<<<<
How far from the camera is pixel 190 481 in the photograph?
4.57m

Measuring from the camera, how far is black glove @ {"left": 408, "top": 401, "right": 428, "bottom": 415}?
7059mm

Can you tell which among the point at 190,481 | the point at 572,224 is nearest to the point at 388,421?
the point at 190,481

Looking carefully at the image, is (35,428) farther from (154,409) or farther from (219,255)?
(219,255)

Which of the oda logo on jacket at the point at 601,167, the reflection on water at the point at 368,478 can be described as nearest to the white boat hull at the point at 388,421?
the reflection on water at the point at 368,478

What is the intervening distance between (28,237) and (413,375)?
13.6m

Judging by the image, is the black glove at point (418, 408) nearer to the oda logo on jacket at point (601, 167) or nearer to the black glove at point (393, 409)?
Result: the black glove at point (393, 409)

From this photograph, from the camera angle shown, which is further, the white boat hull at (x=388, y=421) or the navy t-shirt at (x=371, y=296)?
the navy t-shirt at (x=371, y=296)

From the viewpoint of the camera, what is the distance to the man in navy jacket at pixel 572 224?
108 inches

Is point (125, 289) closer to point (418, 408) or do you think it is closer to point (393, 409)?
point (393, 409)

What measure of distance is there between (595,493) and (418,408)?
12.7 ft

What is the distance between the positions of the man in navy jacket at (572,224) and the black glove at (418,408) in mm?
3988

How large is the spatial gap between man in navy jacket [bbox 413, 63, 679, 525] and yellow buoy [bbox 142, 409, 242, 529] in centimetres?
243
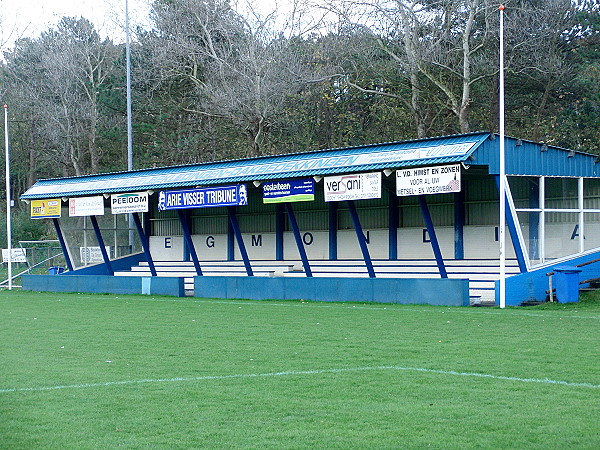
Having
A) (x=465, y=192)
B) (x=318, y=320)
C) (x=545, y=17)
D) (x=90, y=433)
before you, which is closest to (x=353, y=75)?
(x=545, y=17)

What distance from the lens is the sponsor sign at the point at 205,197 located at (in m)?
32.7

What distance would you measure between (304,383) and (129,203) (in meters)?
26.9

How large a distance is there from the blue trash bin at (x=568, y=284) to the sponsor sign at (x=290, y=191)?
8.95m

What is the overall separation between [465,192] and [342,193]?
233 inches

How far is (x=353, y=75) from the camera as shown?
48344 millimetres

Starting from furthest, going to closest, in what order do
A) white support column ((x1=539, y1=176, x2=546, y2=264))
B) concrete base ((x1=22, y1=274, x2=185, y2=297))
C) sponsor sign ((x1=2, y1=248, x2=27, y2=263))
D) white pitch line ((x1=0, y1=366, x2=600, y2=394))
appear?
1. sponsor sign ((x1=2, y1=248, x2=27, y2=263))
2. concrete base ((x1=22, y1=274, x2=185, y2=297))
3. white support column ((x1=539, y1=176, x2=546, y2=264))
4. white pitch line ((x1=0, y1=366, x2=600, y2=394))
>>>>
▶ [GIVEN INSTRUCTION]: Reproduce every one of the items above verbatim, omitting the pictures from your answer.

▶ [FINAL ANSWER]:
How far from the camera is pixel 190 481 in the photograph?
4.57m

Measuring from the camera, how far is black glove @ {"left": 408, "top": 401, "right": 428, "bottom": 415}?
7059mm

Can you tell which among the point at 190,481 | the point at 572,224 is nearest to the point at 388,421?
the point at 190,481

Looking carefully at the image, is (35,428) farther from (154,409) or farther from (219,255)?
(219,255)

Which of the oda logo on jacket at the point at 601,167, the reflection on water at the point at 368,478 can be described as nearest to the white boat hull at the point at 388,421?
the reflection on water at the point at 368,478

What is the intervening distance between (28,237) and (413,375)?
13.6m

Judging by the image, is the black glove at point (418, 408) nearer to the oda logo on jacket at point (601, 167) or nearer to the black glove at point (393, 409)?
Result: the black glove at point (393, 409)

From this photograph, from the camera angle shown, which is further, the white boat hull at (x=388, y=421) or the navy t-shirt at (x=371, y=296)?
the navy t-shirt at (x=371, y=296)

From the viewpoint of the camera, what is the distance to the man in navy jacket at pixel 572 224?
108 inches

Is point (125, 289) closer to point (418, 408) or do you think it is closer to point (393, 409)?
point (393, 409)

What measure of distance is there between (595,493) and (418,408)?
12.7 ft

What is the distance between the positions of the man in navy jacket at (572,224) and the black glove at (418,408) in mm?
3988

How large is the spatial gap between man in navy jacket [bbox 413, 63, 679, 525] and yellow buoy [bbox 142, 409, 242, 529] in centimetres?
243
Having
A) (x=465, y=192)
B) (x=318, y=320)
C) (x=545, y=17)
D) (x=90, y=433)
before you, which is closest to (x=353, y=75)?
(x=545, y=17)

What distance from the lens is the sponsor sign at the point at 205,197 located at (in m)?
32.7

What distance would you measure between (304,383) and (129,203) (in meters)?
26.9

How large a distance is there from the blue trash bin at (x=568, y=284) to the sponsor sign at (x=290, y=191)?
8.95m

What is the overall separation between [465,192] and [342,193]?
233 inches

How far is (x=353, y=75) from the camera as shown?
48344 millimetres

Starting from furthest, going to closest, in what order do
A) white support column ((x1=539, y1=176, x2=546, y2=264))
B) concrete base ((x1=22, y1=274, x2=185, y2=297))
C) sponsor sign ((x1=2, y1=248, x2=27, y2=263))
D) white pitch line ((x1=0, y1=366, x2=600, y2=394))
appear?
1. sponsor sign ((x1=2, y1=248, x2=27, y2=263))
2. concrete base ((x1=22, y1=274, x2=185, y2=297))
3. white support column ((x1=539, y1=176, x2=546, y2=264))
4. white pitch line ((x1=0, y1=366, x2=600, y2=394))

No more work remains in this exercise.